Но тотчас отскакивая от своих слов будто от бугра, заговорил в упор, дыша на Голицына смрадом сопревшей водки.
— Известны ли вам, князь, статьи, коими по указу нашему 11-го генваря велено было недорослям ехать в европские государства для науки воинских дел?

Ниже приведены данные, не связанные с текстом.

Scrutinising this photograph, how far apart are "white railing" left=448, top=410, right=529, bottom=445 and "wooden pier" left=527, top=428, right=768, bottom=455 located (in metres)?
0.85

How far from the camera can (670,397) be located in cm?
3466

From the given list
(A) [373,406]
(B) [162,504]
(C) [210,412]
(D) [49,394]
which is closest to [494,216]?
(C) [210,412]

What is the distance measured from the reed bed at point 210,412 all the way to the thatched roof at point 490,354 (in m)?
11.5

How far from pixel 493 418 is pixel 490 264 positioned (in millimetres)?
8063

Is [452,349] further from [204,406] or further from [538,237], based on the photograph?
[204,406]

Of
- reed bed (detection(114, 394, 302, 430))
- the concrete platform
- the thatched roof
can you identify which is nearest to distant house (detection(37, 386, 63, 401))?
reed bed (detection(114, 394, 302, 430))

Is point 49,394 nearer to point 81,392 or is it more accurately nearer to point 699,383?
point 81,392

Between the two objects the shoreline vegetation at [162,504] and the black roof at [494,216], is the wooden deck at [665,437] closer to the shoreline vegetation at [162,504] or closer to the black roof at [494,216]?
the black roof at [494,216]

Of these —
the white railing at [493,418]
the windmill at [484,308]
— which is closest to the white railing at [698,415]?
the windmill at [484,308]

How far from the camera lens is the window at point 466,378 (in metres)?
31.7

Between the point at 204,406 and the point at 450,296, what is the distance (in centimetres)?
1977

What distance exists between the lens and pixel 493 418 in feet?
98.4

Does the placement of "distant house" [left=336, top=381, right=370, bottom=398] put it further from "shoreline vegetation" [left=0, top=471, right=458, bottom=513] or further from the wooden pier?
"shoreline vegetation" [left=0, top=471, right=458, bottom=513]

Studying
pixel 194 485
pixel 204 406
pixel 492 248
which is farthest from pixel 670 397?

Удивленный внезапностью вопроса, князь поднял глаза на царя, но, уколовшись на единственный его левый глаз, который как бы смотрел за два, когда лицо Петра кривилось судорогой, подумал о том, что он пропал и пропал беспощадно.
— Известно, государь.
— А ведомы ли вам чертежи или карты, компасы и прочие морские признаки?
— Ведомы, государь.
— Зер гут, ваше сиятельство, — усмехнулся Пётр, — а владеешь ли судном в бою? — голос Петра всё повышался, всё рос, чтоб дорасти до пронзительного, бьющегося дисканта. — Искал ли быть на море во время боя? А ежели не случилось, искал ли с прилежанием, как в то время поступать? Зер, зер, ваше сиятельство, гут, однако не вами ли писано велико желание простым на Московии солдатом быть, понеже все дни живота наукой утрудили?
— Государь! — воскликнул Голицын.
— Постой, если я говорю! Пишешь, что кроме природного языка никакой не можешь знать, и лета ушли от науки, и на море тебе никоторыми силами быть невозможно… А про то ведаешь, что я до юношества не только моря, лужи боялся? Про то ведаешь? — переспросил он, приближая своё лицо, перекошенное судорогой, к перекошенному страхом лицу Голицына. Защищаясь, Голицын поднял руку к горлу, будто сдавила горло петля смешанного с отвращением страха. Он хорошо знал пункты, какие писая царь комиссару князю Львову о 34 недорослях, определенных в «навигацкую науку»; в пунктах этих «безо всякие пощады превеликое бедство» сулилось тем, кто науки не одолеет.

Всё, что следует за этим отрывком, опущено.